Rob Ickes with Blue Highway Big Time

Rob Ickes is one of the finest dobro players working today. Balancing time between session player and solo artist, Ickes has racked up awards and accolades for applying steel to string in ever more exciting ways. Trading in the jazz stylings of 2002's What It Is, Big Time finds Ickes climbing into the clear mountain air with as finely crafted a bluegrass album as you're likely to find this year. Backed by Blue Highway, Ickes leads the band through a compelling traditional arrangement of Carter's "I'm Thinking Tonight of My Blue Eyes" and a haunting soul search on Monroe's "Lonesome Moonlight Waltz.” The high octane "Machine Gun Kelly" that kicks off the album will make you view writer James Taylor in a new, cooler light. And on "Lost Indian" you'll think the track is playing at double speed because I'm fairly certain no mortal can play dobro that fast. Ickes offers two instrumentals from the shores of Ireland ("Matt Hyland,” "Ireland, Love of My Heart"), giving us a wealth of blue notes in each and simultaneously drawing the evolution clearly from the old world folk music to Americana roots music. "Wayfaring Stranger" is Ickes at his best.
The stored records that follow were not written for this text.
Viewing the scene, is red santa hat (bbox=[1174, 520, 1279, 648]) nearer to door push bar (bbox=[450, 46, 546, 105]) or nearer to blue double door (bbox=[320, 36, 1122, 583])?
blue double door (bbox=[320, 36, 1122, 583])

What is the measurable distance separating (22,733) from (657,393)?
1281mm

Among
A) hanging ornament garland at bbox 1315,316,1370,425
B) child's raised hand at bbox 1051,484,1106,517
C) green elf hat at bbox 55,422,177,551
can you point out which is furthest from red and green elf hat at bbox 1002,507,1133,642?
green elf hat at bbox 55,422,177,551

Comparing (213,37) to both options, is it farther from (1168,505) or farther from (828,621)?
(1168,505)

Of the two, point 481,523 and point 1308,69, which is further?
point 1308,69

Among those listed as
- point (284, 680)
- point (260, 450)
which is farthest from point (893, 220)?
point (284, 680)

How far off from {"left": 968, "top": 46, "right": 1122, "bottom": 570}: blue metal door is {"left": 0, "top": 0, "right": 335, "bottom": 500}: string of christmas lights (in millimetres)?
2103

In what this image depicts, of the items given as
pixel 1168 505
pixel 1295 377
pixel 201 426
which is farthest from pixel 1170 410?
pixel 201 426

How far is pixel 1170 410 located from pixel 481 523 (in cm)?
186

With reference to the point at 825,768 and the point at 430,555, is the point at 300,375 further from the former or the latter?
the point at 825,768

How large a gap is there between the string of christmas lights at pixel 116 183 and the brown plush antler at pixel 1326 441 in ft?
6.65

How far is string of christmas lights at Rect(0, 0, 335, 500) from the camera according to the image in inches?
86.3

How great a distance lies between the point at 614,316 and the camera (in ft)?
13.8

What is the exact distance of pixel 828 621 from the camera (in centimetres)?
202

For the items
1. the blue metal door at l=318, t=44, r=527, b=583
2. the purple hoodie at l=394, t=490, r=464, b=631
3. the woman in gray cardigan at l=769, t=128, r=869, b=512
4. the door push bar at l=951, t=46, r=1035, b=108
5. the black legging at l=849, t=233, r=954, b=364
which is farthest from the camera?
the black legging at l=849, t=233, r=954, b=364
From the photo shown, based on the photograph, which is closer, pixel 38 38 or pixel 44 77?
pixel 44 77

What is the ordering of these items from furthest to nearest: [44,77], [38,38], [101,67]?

He takes a melody so sad it could pull tears from stone and soaks it in pure dobro tone. Slide is one of the most evocative styles of guitar; there’s something about slippery notes, never consenting to a stationary voicing, that can push traditional melodies to new places and find new emotions. Ickes's playing is clean and bright, he works the resonator cone magically to give us maximum dobro tone, a sound that is unmistakable, even when surrounded by a band full of other strings. Big Time is one big good time. (Rounder)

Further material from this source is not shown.